Do livro de matemática

Um quociente apaixonou-se

Um dia

Doidamente

Por uma incógnita

Olhou-a com seu olhar inumerável

E viu-a do ápice à base

Uma figura ímpar

Olhos rombóides, boca trapezóide,

Corpo retangular, seis esferóides.

Fez da sua uma vida

Paralela à dela,

Até que se encontram

No infinito.

“Quem és tu?” - indagou ele

em ânsia radical.

“Sou a soma dos quadrados dos catetos.

Mas pode me chamar de hipotenusa”.

E de falarem descobriram que eram

(o que em aritmética corresponde a almas irmãs)

primos entre si.

E assim se amaram

Ao quadrado da velocidade da luz

Numa sexta potenciação

Traçando,

Ao sabor do momento

E da paixão,

Retas, curvas, círculos, e linhas senoidais

Nos jardins da quarta dimensão

Escandalizaram os ortodoxos das fórmulas euclidianas

E os exegetas do universo finito

Romperam convenções newtonianas e pitagóricas.

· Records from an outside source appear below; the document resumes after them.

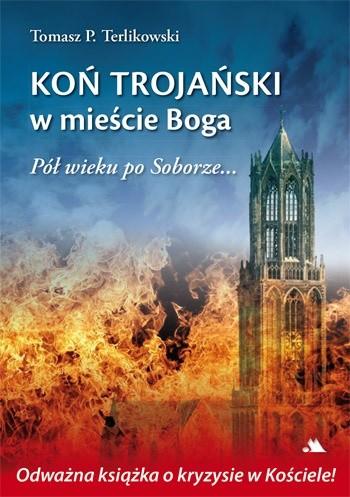 Okładka książki Koń trojański w mieście Boga. Pół wieku po Soborze...
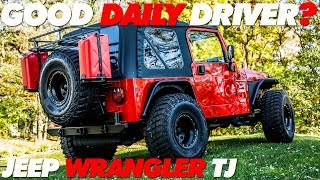Jeep TJ As a Daily Driver | Is it Any Good?
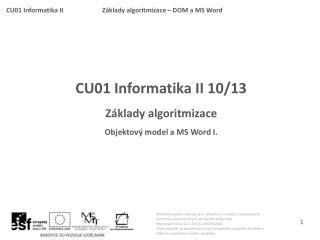 CU01 Informatika II 10 /13 Z�klady algoritmizace Objektov � model a  MS Word I.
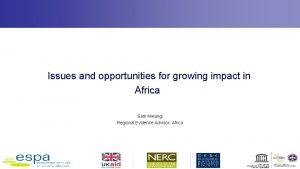 Issues and opportunities for growing impact in Africa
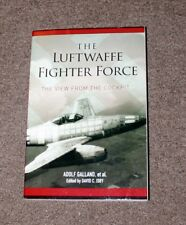 THE LUFTWAFFE FIGHTER FORCE VIEW FROM THE COCKPIT BY ADOLF GALLAND ET AL.
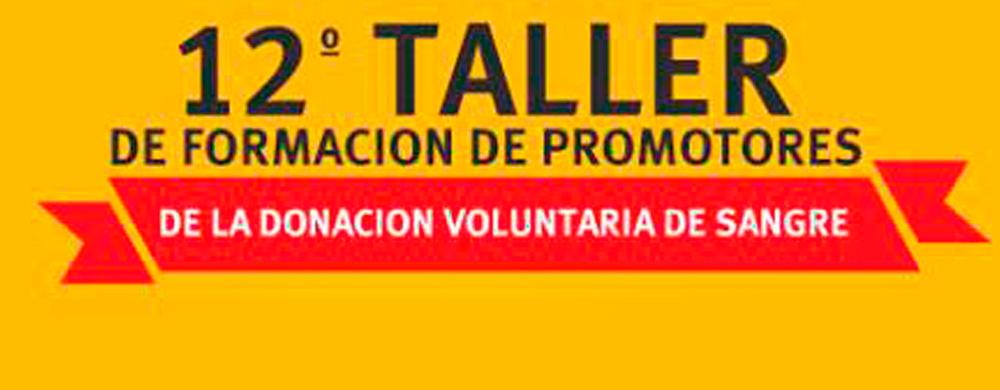 12° Taller de formación de Promotores de la donación voluntaria de sangre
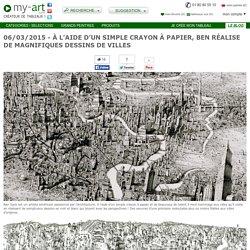 À l'aide d'un simple crayon à papier, Ben réalise de magnifiques dessins de villes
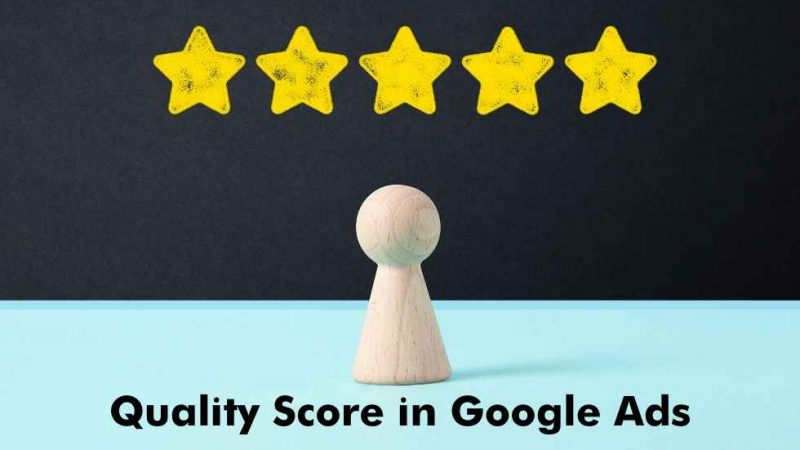 What is Quality Score in Google Ads and How Quality Score is Measured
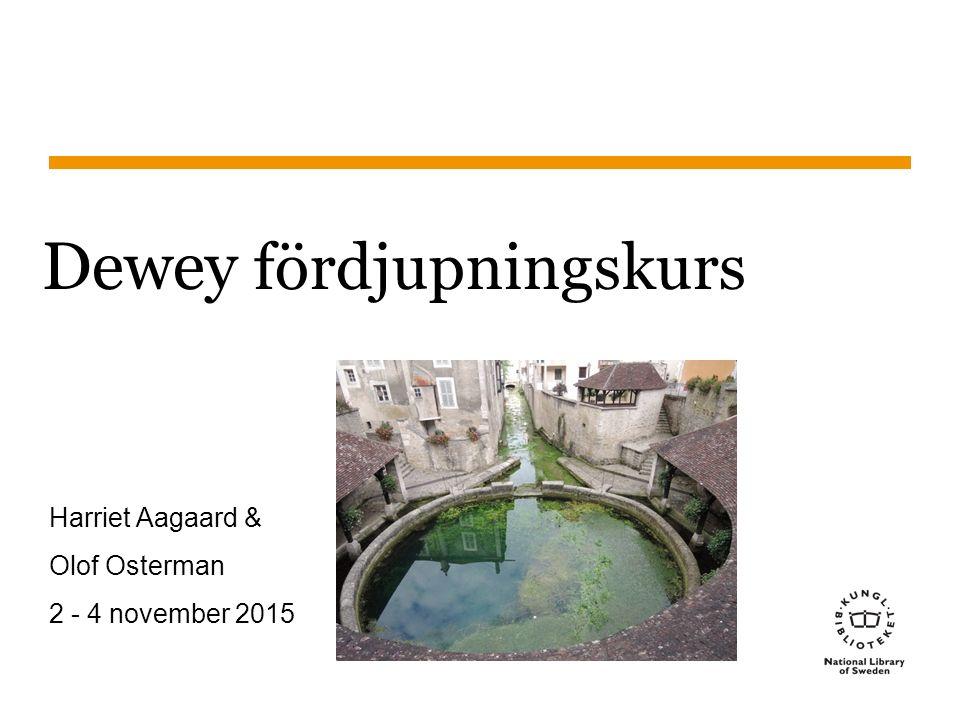 Sidnummer Dewey fördjupningskurs Harriet Aagaard & Olof Osterman 2 - 4 november 2015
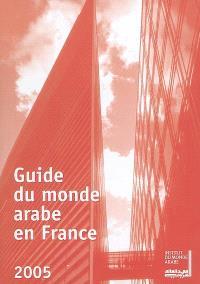 Guide du monde arabe en France : 2005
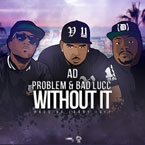 AD ft. Bad Lucc & Problem - Without It Artwork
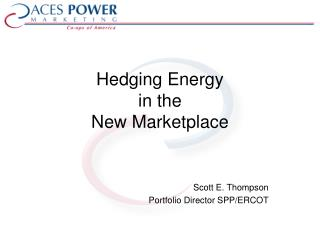 Hedging Energy in the  New Marketplace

E enfim resolveram se casar,

Constituir um lar,

Mais que um lar, um perpendicular.

Cuidaram para padrinhos

O polígono e a bissetriz

E fizeram planos e equações e diagramas para o futuro,

Sonhando com uma felicidade

Integral e diferencial

E se casaram e tiveram uma secante e três cones

Muito engraçadinho.

E foram felizes

Até aquele dia

Em que tudo vira afinal

Monotonia

Foi então que surgiu

O máximo divisor comum

Freqüentador de círculos concêntricos viciosos

Ofereceu-lhe, a ela,

Uma grandeza absoluta

E reduziu-a a um denominador comum

Ele, quociente, percebeu

Que com ela não formava mais um todo, uma unidade

Era um triângulo, tanto chamado amoroso.

Desse problema ela era uma fração.

A mais ordinária

Mas foi então que Einstein descobriu a relatividade

E tudo que era espúrio passou a ser

Moralidade

Como, aliás, em qualquer

Sociedade.

 

Millôr Fernandes.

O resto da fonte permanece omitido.